BCFTools
BCFTools is a suit of utilities that manipulate variant calls in the Variant Call Format (VCF) and its binary counterpart BCF. The tool is designed for handling data streams and as such treats input / output files as stdin and stdout. Therefore when passing multiple files they must be properly indexed and compressed.
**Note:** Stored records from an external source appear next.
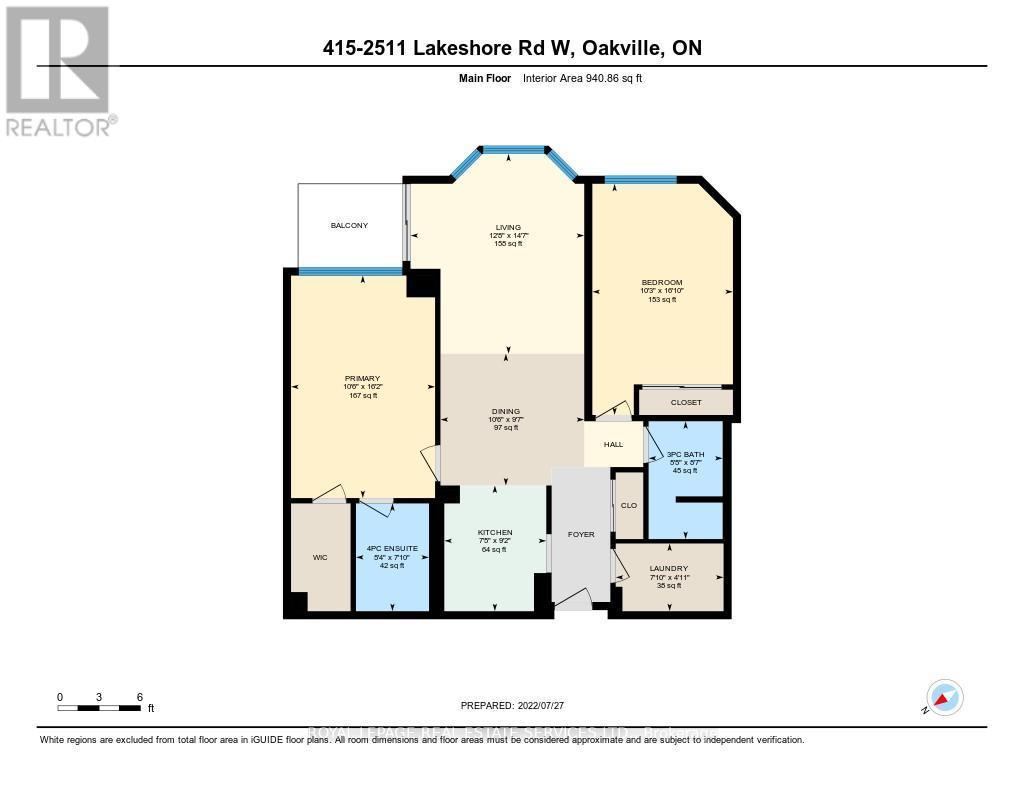 












415 - 2511 LAKESHORE ROAD W

,
Oakville,




Ontario
L6L6L9

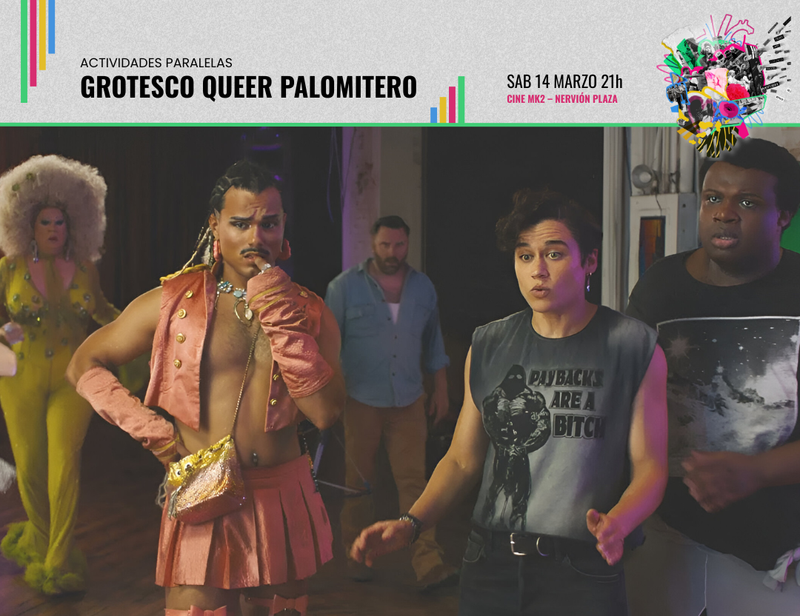 Grotesco Queer Palomitero: QUEENS OF THE DEAD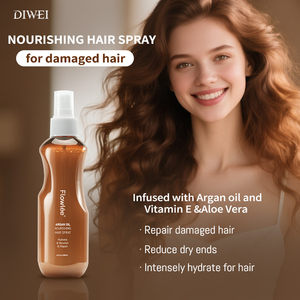 DIWEI <span class=keywords><strong>egan</strong></span> Huile de croissance capillaire personnalisée à la biotine et à l'huile d'argan, réparatrice, biologique, marque privée, shampoing hydratant, ensemble de soins capillaires naturels - Product Image 5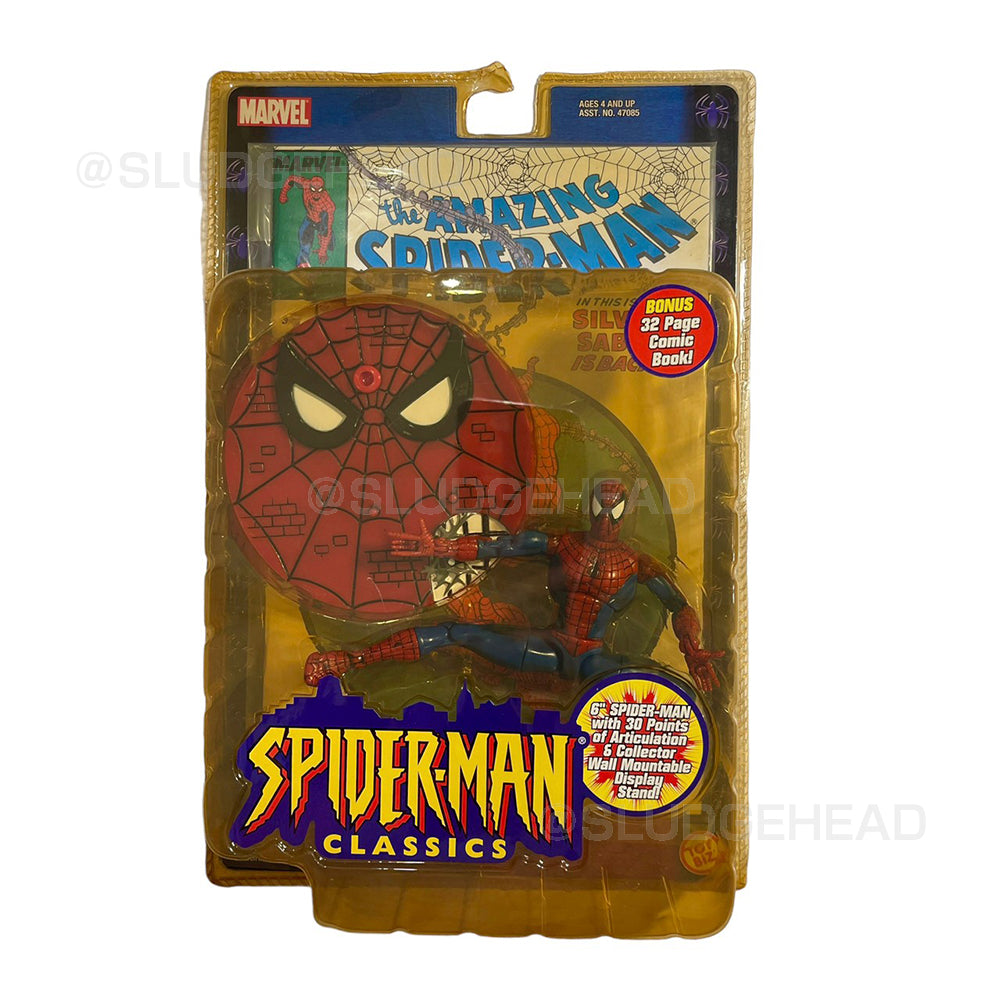 TOYBIZ SPIDER MAN CLASSIC – SLUDGEHEAD ONLINE STORE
This suit consists of the following commands:
| Command | Description |
|---|---|
annotate | add or remove annotations of a VCF |
call | SNP/indel calling |
cnv | Copy number variation caller |
concat | concatenate VCF/BCF files from the same set of samples |
consensus | create a consensus sequence by applying VCF variants |
convert | convert VCF to BCF and vise versa |
csq | haplotype aware consequence caller |
filter | filter VCF/BCF files using fixed thresholds |
gtcheck | check sample concordance, detect sample swaps and contamination |
head | view file headers |
index | index files |
isec | intersections of files |
merge | merge files from non-overlapping sample sets |
mpileup | multi-way pileup producing genotype likelihoods |
norm | normalize indels |
plugin | run user-defined plugin |
polysomy | detect contaminations and whole-chromosome aberrations |
query | transform files into user-defined formats |
reheader | modify header and change sample names |
roh | identify runs of homo/auto-zygosity utilizing a HMM. |
sort | sort files |
stats | produce stats and can be visualized with plot-vcfstats |
view | subset, filter, and convert files |
Two additional scripts are bundled with bcftools and they are gff2gff and
plot-vcfstats. gff2gff converts a GFF file to the format required by csq
while plot-vcfstats plots the output of stats.
For additional information please see the documentation
ml biocontainers bcftools
bcftools stats -s <stdin> > file.vchk
plot-vcfstats -p outdir file.vchk
cat in.gff.gz | gff2gff | gzip -c > out.gff.gz
Parallel Capabilities: Single core only.